Morality in public discourse
Sandel said another obstacle is the reluctance or fear to utilize moral and spiritual means in public discourse. He said that the disagreement in terms of morality and spirituality means those are not welcome in politics. Sandel doesn’t think it should be that way.
“When you bring morality or spiritual questions into public light,” he said, “the argument often goes, ‘That’s a recipe for intolerance at best, and maybe for coercion. We don’t want that. We’re going to keep morality at arm’s length.’”
He said those same people view shouting matches and the like on broadcast stations as examples of that very same unrest. He said it’s the very opposite; it’s the lack of “genuine moral engagement” that creates so much political aggression.
Instead of creating equality by stifling all spiritual and moral ideas, Sandel said equality should be made by including all of them.
“In a politics of moral engagement, it’s a better way of respecting our fellow citizens,” he said, “than trying to pretend that we can conduct our public life without reference to these big moral questions.”
Markets reaching from their spheres
The third obstacle to reaching the common good, Sandel said, is that markets and market reasoning are creeping into areas of sociality that do not use market norms.
Once the Cold War was over, Sandel said, the U.S. saw that capitalism had prevailed. This “market triumphalism” gave the impression that market thought was the tool for achieving the common good, he said. That thought continued through today.

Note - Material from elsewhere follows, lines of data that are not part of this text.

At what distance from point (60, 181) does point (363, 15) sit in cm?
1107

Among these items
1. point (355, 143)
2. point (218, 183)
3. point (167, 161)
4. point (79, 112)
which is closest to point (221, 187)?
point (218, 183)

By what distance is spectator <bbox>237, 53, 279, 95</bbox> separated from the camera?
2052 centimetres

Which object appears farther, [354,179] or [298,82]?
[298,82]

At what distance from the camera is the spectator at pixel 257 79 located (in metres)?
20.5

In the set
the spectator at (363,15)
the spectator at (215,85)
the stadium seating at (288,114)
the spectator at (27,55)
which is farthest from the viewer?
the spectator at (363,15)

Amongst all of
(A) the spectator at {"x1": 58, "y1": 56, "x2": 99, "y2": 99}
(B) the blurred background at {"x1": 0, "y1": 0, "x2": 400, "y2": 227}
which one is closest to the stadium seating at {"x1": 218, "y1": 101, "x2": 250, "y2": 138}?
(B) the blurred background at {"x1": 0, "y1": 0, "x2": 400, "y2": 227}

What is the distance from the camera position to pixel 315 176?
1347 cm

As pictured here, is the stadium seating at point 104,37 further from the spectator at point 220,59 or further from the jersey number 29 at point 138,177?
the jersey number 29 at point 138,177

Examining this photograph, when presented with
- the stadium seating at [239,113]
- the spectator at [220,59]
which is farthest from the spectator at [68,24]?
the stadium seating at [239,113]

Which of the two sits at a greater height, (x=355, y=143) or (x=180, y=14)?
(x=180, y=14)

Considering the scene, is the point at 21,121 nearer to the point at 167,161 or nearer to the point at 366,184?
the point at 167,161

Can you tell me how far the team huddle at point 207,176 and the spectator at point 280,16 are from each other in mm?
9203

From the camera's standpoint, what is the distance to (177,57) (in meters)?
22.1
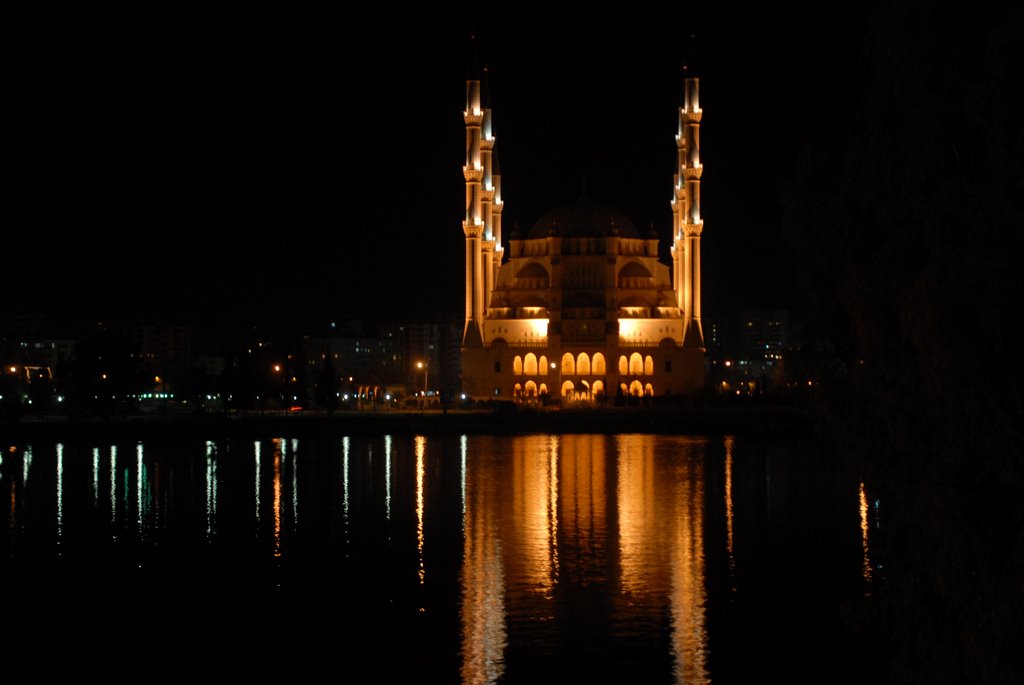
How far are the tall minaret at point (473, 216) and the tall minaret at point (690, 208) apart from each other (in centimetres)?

Through this way of thinking, cost-benefit analysis began to be applied to more than just corporations, such as in the story about cigarettes in the Czech Republic, in which a company tried to put a monetary value on human life. There have been numerous other examples of this as well.
He said the idea is flawed in itself but became more so once the financial crisis struck.
When Sandel explained the facts about the difference in income between the rich and the poor, the crowd erupted into applause.
“You like that? Well, we shall see,” he said, mistaking the applause for approval.
He pointed to a man in the audience. “Why do you like that idea?”
“It’s an expression of the truth.”
“Oh, it’s an expression of the truth,” he said. “Do you like the condition, the fact that it describes?”
“No,” the man said.
“Do you think it’s unfair?” Sandel said.
“Yes, sir,” the man said.
“You do? Does everyone agree?”
And the Amp responded with favorable applause.
Bio
Michael Sandel
Michael J. Sandel is the Anne T. and Robert M. Bass Professor of Government at Harvard University, where he has taught political philosophy since 1980.
He is the author of Liberalism and the Limits of Justice (Cambridge University Press, 1982, 2nd edition, 1997; translated into eight foreign languages), Democracy's Discontent: America in Search of a Public Philosophy (Harvard University Press, 1996), Public Philosophy: Essays on Morality in Politics (Harvard University Press, 2005), and The Case against Perfection: Ethics in the Age of Genetic Engineering (Harvard University Press, 2007).
His writings also appear in general publications such as The Atlantic Monthly, The New Republic, and The New York Times.